Ma l’approvazione della manovra finanziaria non riguarda i contenuti e le politiche di redistribuzione del reddito, né tantomeno il contenimento del deficit concordato con Bruxelles. A dividere Sanchez dai voti indispensabili per arrivare alla maggioranza in Parlamento sono le rivendicazioni dei partiti catalani, che stanno cercando di approfittare della debolezza del governo socialista sul budget.

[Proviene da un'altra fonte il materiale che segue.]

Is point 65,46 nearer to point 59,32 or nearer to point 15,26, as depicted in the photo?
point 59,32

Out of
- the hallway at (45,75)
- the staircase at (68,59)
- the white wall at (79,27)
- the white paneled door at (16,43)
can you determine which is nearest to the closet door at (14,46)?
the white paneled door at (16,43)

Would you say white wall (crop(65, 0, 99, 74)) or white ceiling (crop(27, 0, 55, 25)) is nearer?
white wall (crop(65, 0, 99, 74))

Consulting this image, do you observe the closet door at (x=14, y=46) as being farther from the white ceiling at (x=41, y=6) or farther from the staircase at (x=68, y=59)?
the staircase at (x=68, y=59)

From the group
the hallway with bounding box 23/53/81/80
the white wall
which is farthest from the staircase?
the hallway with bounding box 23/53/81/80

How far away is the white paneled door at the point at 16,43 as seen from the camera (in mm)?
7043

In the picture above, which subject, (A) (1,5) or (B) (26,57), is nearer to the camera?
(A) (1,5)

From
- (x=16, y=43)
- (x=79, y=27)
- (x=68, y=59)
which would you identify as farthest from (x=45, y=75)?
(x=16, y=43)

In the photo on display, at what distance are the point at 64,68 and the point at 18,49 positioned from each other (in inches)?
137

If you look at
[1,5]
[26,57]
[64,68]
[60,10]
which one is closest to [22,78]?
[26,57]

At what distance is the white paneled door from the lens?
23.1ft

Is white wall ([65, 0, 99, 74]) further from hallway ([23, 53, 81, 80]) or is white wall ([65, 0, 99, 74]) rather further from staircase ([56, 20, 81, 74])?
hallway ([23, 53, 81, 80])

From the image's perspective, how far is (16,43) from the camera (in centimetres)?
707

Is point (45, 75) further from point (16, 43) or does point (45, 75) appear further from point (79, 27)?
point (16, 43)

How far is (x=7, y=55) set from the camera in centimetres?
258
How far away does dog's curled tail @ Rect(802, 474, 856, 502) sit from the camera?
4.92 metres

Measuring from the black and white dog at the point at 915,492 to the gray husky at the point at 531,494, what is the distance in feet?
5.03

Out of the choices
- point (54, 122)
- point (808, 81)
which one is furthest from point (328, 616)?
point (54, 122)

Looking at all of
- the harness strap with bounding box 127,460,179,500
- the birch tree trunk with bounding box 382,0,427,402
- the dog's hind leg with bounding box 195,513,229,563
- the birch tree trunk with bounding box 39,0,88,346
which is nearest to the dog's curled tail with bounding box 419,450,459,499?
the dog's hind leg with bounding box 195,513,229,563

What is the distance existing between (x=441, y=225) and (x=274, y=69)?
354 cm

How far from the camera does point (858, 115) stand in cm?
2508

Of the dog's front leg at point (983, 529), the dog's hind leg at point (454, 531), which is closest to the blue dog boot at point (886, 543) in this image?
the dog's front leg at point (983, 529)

Sanchez si è sempre mostrato molto più morbido del suo predecessore Rajoy nei confronti della Catalogna, ma la differenza sta tutta nell’approccio al dialogo dimostrata dall’attuale premier. Sanchez infatti, come Rajoy, ha continuato a negare ai nazionalisti catalani ogni possibilità di arrivare a un referendum legale per decidere sulla secessione. Non ha mai minacciato di tornare a commissariare la Generalitat ma ha fatto capire - rifacendosi «al rispetto della Costituzione spagnola» - di non volersi spingere oltre una revisione dell’attuale Statuto catalano per concedere più autonomia alla regione
Il ministro del Tesoro, Maria Jesus Montero, ha difeso ieri nel dibattito in Parlamento il piano di spesa «necessario per proteggere la crescita e la coesione sociale del Paese» ma ha respinto il ricatto del fronte catalano. Lo stesso Sanchez ha chiuso ogni possibilità di scambio tra Madrid e Barcellona: «La politica a volte porta a strane alleanze: gli indipendentisti catalani voteranno contro misure sociali che aiuterebbero la Spagna e lo stesso faranno i partiti di destra», ha detto Sanchez accusando nazionalisti e conservatori di volere «una Catalogna e una Spagna divise e in conflitto». Gli indipendentisti catalani avrebbero tutto da perdere da elezioni anticipate nelle quali dovesse prevalere un’alleanza delle destre: dai Popolari a Ciudadanos fino al partito xenofobo Vox. È questo l’ultimo debolissimo filo di speranza al quale è appeso Sanchez.